Hello Internet! Today, I am going to talk about something I recently found when I started reading A Feast for Crows by George R.R. Martin that sparked me to really look at the comparison between his books and Tolkien’s famed The Lord of the Rings. I posted on my facebook wall;
Started reading A Feast for Crows by George R.R. Martin today and in the first pages, there were quotes about how great the book is (as usual). One of them said that the reading “reflects our current world better than The Lord of the Rings.” …. Is it just me or did anyone else who has read that book have a “well no sh*t” moment?
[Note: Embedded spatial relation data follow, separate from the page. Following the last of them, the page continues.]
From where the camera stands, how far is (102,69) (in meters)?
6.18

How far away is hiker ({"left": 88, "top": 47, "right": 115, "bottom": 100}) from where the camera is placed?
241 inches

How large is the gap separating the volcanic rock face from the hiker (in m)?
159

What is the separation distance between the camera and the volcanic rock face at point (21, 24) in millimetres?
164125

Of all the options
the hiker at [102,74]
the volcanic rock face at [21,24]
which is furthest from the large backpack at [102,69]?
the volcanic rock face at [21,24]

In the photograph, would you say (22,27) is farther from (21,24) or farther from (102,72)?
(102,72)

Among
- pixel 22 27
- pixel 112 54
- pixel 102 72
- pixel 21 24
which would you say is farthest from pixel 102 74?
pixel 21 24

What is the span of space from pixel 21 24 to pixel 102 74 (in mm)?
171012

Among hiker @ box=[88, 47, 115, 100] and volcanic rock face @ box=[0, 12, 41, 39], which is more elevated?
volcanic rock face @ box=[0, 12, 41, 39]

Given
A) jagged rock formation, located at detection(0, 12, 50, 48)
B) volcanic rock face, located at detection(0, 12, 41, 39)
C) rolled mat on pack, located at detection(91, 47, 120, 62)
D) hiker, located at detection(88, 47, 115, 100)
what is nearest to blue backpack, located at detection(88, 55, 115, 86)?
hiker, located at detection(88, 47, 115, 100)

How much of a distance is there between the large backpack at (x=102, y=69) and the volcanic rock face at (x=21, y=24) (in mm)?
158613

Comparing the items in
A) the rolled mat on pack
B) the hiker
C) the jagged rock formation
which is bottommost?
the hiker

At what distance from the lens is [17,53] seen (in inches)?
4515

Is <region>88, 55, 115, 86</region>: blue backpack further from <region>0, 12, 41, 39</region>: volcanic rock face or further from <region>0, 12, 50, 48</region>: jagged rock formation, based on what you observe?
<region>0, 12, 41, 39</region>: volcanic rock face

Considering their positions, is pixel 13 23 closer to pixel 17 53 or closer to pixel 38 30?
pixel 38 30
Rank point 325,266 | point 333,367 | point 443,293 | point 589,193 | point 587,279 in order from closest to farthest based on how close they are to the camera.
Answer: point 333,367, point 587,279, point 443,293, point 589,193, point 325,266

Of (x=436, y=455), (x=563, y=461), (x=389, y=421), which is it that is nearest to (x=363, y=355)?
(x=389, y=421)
It’s not like The Lord of the Rings came out at the same time, guys… The Lord of the Rings was first published in 1954 versus Game of Thrones which was first published in 1996.
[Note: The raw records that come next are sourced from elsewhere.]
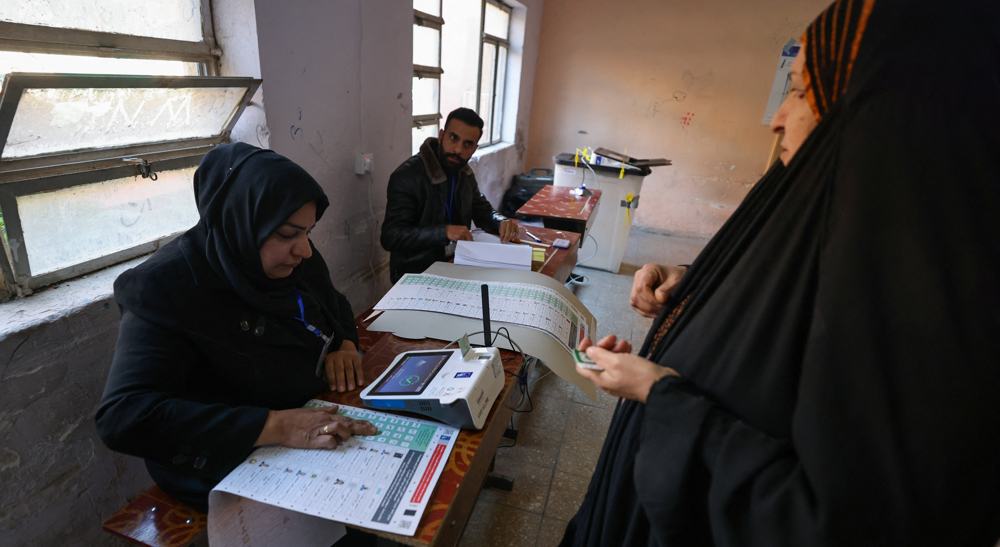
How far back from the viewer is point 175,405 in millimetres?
857

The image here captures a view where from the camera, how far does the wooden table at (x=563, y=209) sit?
10.2ft

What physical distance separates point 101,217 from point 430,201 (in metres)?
1.38

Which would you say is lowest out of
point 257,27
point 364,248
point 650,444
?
point 364,248

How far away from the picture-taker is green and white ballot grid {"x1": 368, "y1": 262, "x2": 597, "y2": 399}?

Of course Tolkien’s work does not reflect our current world like Martin’s work. That statement is similar to stating that the sky is blue. The Lord of the Rings was written during a time where our social norms of today would be looked down upon. For example, the concept of platonic love between two men was known, but rarely (to my knowledge and research) shown in media of any sort. Also, the 50s were still quite conservative compared to what you would see now. (Note: there is absolutely no sex shown in the six books, and kissing was barely described) Whereas Martin’s work is not. Yet, that makes Martin’s work more enjoyable for the “modern” fantasy fan. George R.R. Martin’s work is also awe inspiring because of his pushing of the boundaries of written work. He created a world that shocked many because of the sheer depth of the history and lore. We as readers may never know the full histories of Westeros (unless Mr. Martin decides to write us a textbook on his realm) because the characters themselves don’t even know the truth from fantasy! That in itself is so amazing and oddly easy to relate to because we don’t even know our full histories yet as inhabitants of Earth.
But I digress before I go all fan-girly here…
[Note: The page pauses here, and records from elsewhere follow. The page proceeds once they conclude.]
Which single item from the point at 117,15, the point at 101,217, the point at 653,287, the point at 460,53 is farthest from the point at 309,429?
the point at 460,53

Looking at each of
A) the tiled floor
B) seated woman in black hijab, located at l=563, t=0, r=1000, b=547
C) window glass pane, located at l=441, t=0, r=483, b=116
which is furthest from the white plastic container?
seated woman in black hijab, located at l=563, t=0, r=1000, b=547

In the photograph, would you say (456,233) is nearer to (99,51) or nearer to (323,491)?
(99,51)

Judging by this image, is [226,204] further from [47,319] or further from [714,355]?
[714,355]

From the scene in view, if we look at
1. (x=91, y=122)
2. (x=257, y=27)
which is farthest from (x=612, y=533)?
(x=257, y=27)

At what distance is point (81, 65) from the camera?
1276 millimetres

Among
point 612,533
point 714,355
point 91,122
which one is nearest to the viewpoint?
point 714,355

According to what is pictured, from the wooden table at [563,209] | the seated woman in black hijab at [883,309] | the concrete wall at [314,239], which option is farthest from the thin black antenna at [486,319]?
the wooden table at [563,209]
Truly, the comparison of Tolkien vs [insert fantasy writer here] has become a topic that has beaten the dead horse bloody. Tolkien was one of the first epic fantasy writers that gained popularity and inspired many of the writers we know and love today to start writing in this genre. Which brings me to the conclusion of why I think the comparison is unfair…
Just think, if Tolkien had never written his books, we wouldn’t have many of these writers now. These books we adore so much, would not be here if Tolkien hadn’t lit the flame of fantasy. He is, after all, known as the “father of modern fantasy” for a reason.